EXERCISE BRIEF: An exact restatement of the data below, with the pictures removed, is the required answer.

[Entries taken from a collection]
***
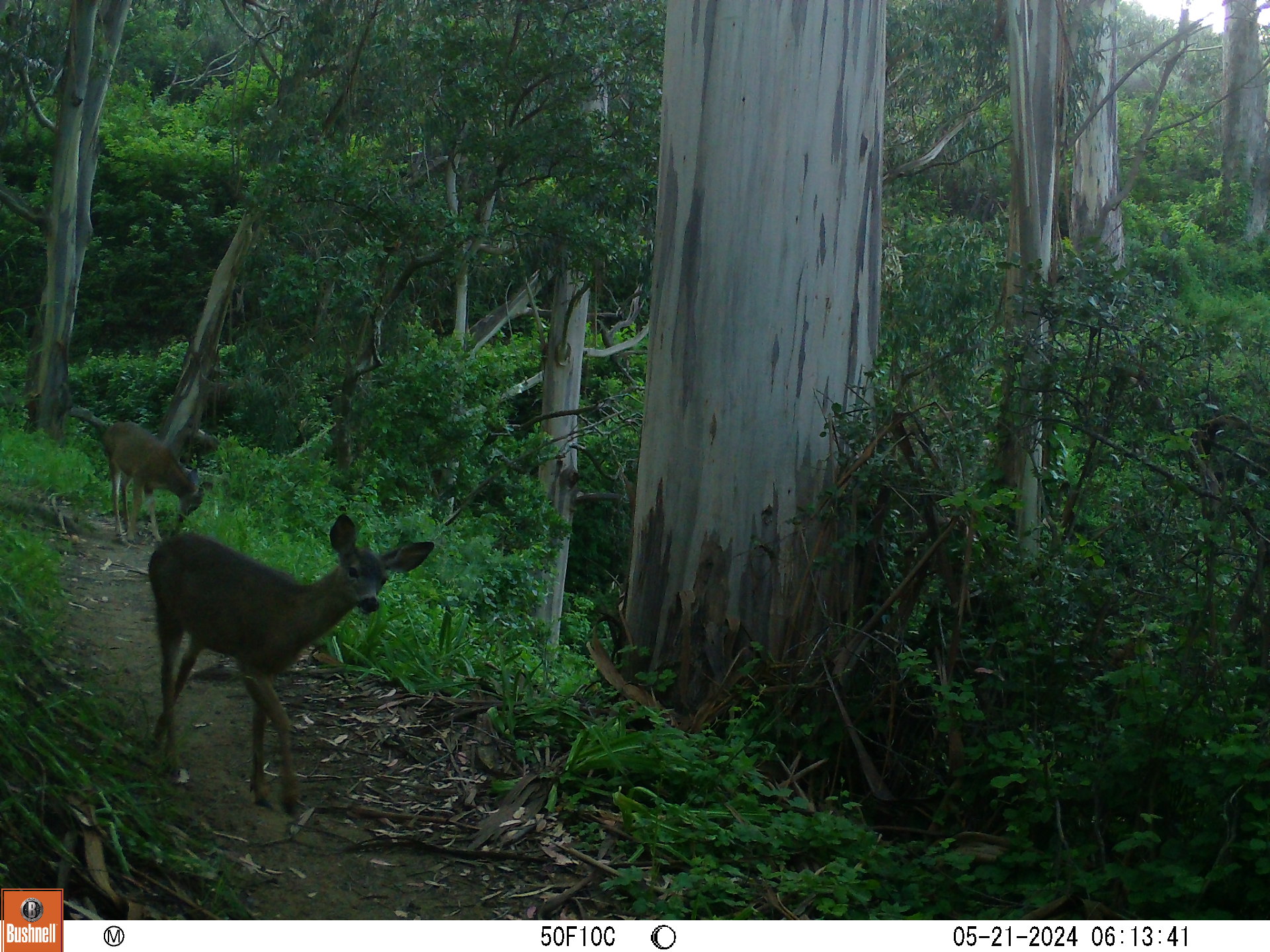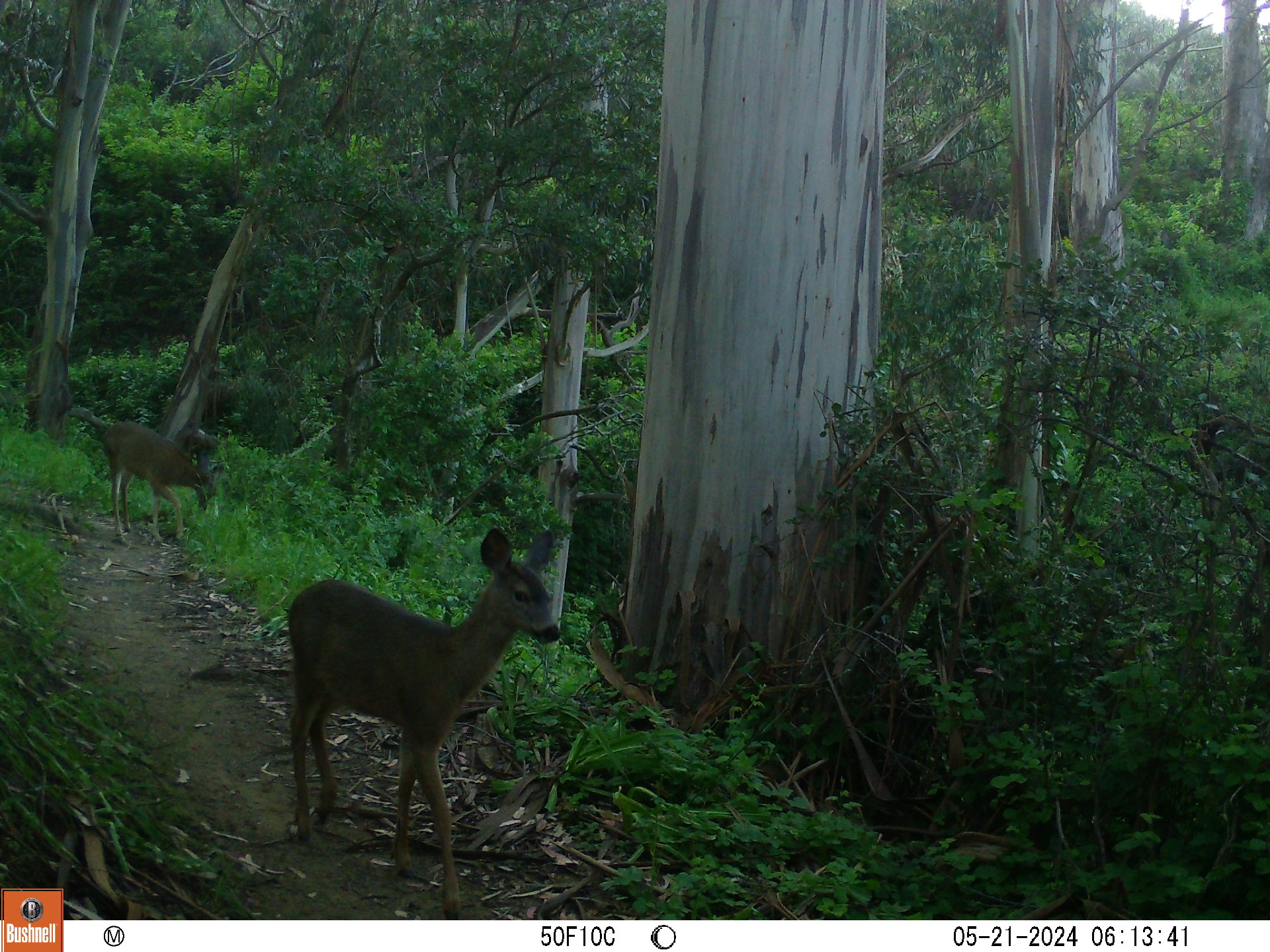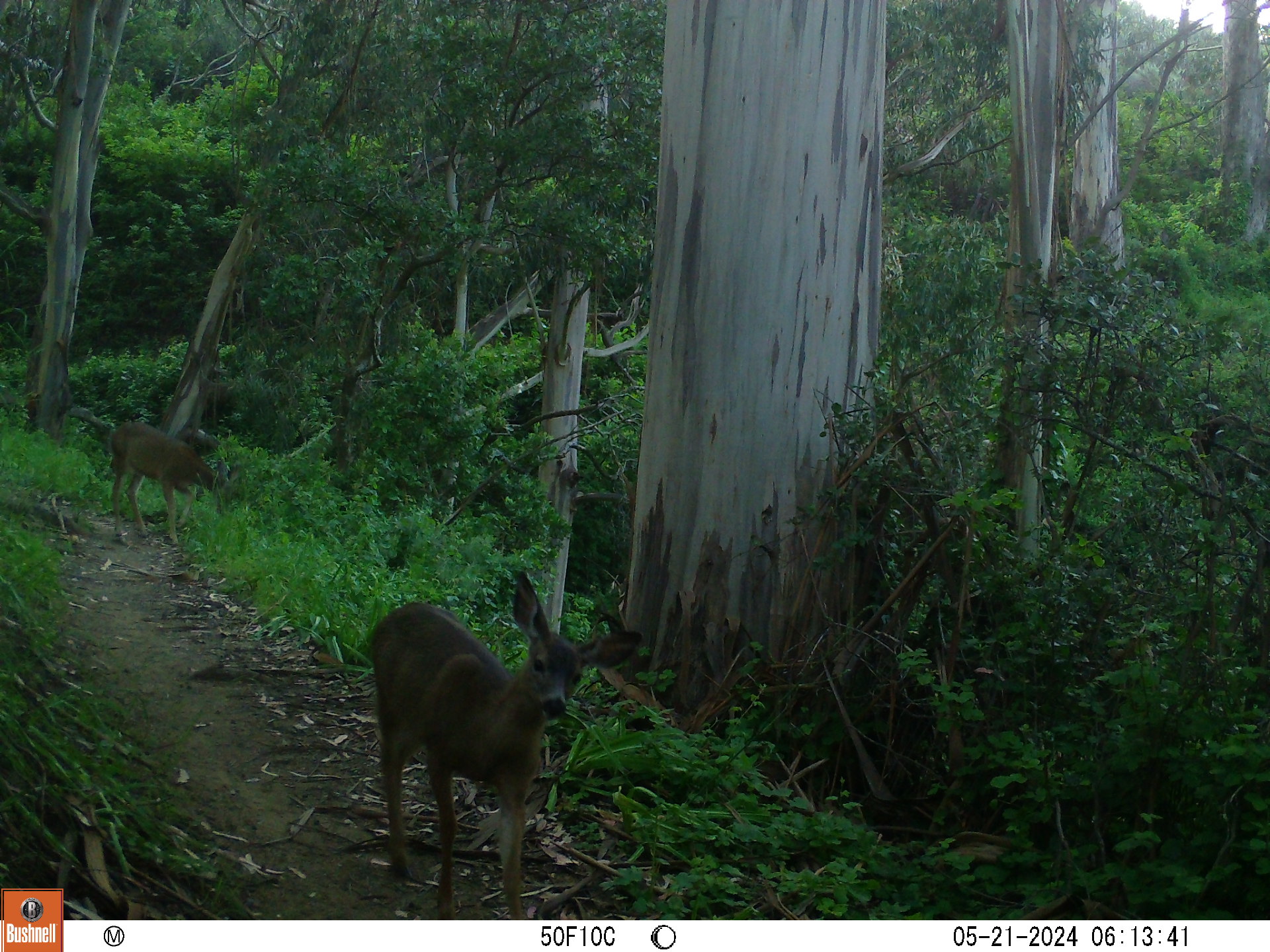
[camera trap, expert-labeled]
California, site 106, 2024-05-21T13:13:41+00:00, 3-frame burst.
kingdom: Animalia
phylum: Chordata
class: Mammalia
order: Artiodactyla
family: Cervidae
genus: Odocoileus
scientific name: Odocoileus hemionus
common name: mule deer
***
EXERCISE SOLUTION:
[camera trap, expert-labeled]
California, site 106, 2024-05-21T13:13:41+00:00, 3-frame burst.
kingdom: Animalia
phylum: Chordata
class: Mammalia
order: Artiodactyla
family: Cervidae
genus: Odocoileus
scientific name: Odocoileus hemionus
common name: mule deer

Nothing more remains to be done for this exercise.